Je suis tellement excité (..) d’annoncer que je suis le nouveau visage de Cover Girl. (…) J’espère vraiment que cela démontre que tout le monde peut porter du maquillage !” clamait le jeune américain sur son compte Instagram le jour de l’annonce.

“LE MAQUILLAGE N’A PAS DE GENRE”

Mais James Charles n’est pas le seul être au chromosome XY à s’ériger en porte-parole du maquillage au masculin. PatrickStarrr, Laganja Estranja ou encore Manny Mua, récemment choisi par Maybelline pour devenir leur nouvel égérie Mascara : tous revendiquent haut et fort le droit de se maquiller, sans préjugés, ni remise en cause de leur identité. Comme le rappelle régulièrement Jeffree Star, le Kaiser des beauty boys, à ces 4 millions d’abonnés Youtube : le maquillage n’a pas de genre et ne doit pas en avoir.

Je suis un garçon maquillé. Pas un trans, ni une drag-queen”, déclarait en mai dernier le vloggeur beauté Alan Macias, aka Alannized sur Instagram, au Marie Claire US. “Mes parents ont commencé à m’interroger sur la question de savoir si j’étais transgenre, si j’essayais ou non d’être une femme. Je suis toujours confiant en tant que garçon et je serai toujours un garçon. Je peux être confiant avec la peau nue et avec un visage maquillé. Il a fallu beaucoup de conversations pour leur expliquer qu’il s’agit simplement d’une forme d’art pour moi », racontait, sur le même registre, James Charles.

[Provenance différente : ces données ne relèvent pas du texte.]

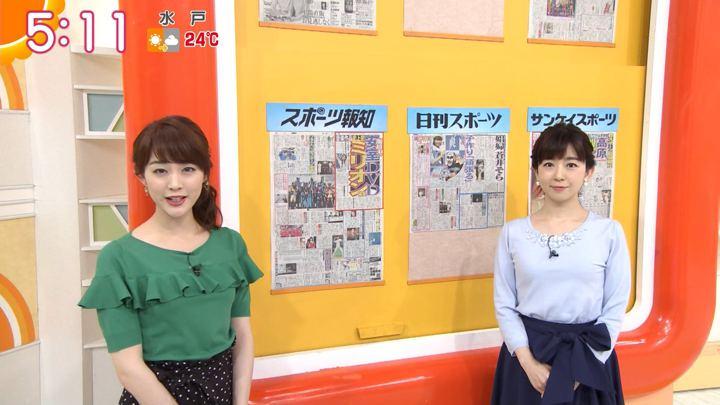 2018年06月13日新井恵理那の画像03枚目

Remettre en cause le maquillage comme un attribut féminin stigmatisé pour en faire un ultime outil de créativité et d’expression personnelle : tel est le changement de paradigme qu’opèrent, en filigrane, ces jeunes hommes au succès fulgurant, au-delà même du militantisme en faveur d’une beauté gender-fluid.

Tous décrivent en effet une fascination pour le maquillage présente depuis leur tendre enfance, qu’il serve d’échappatoire pour les uns ou de passion artistique pour d’autres. « Quand j’étais enfant, je regardais ma mère se préparer pour aller travailler. Je pouvais la regarder se transformer pendant des heures”, raconte Manny Mua à Teen Vogue.

Pour Alannized qui a commencé à se maquiller dans sa chambre en cachette, c’était une façon d’échapper à ses problèmes, de se sentir libre. Une aubaine pour les grands groupes cosmétiques qui voient dans ces pourfendeurs de tabous aux millions de followers, un nouveau segment de marché prometteur.

LE BUSINESS DU MIXTE

Anne-Marie Nelson Bogle, vice-présidente marketing chez Maybelline déclarait récemment dans une interview accordée au site Bustle : « Nous sommes vraiment ravis […], qui sont de véritables influenceurs sur les réseaux sociaux. Ils […] véhiculent un message à l’écran qui peut inspirer leurs millions de fans « . Et potentiellement des millions de clients.

En plus d’en faire leurs égéries, ces marques audacieuses lancent avec ces beauty boys des lignes de cosmétiques entièrement mixtes. Le label américain Make-up Geek a ainsi imaginé une palette en collaboration avec Manny tout comme M.A.C qui s’est associé à Peter et Harry Brant, aka les turbulents fils de Stephanie Seymour, pour créer une marque de skincare mixte. “La plupart des produits ont un packaging très féminin. C’est pour cette raison que les hommes ont honte de les utiliser. En réalité, il n’y a aucune différence entre ceux pour hommes ou pour femmes – tout n’est que question d’emballage”, explique l’aîné des deux frères au magazine Allure.

Résultat ? S’impose sur le marché des cosmétiques un design produit ultra-épuré, dominé par le minimalisme, la transparence ou le blanc immaculé des flacons. On pense notamment à des labels comme Aesop, S.W. Basics of Brooklyn ou encore Context, dont les crèmes, démaquillants et rouges à lèvres bio se distinguent notamment par un packaging purifié de tout stéréotype de genre. Vers une beauté unisexe.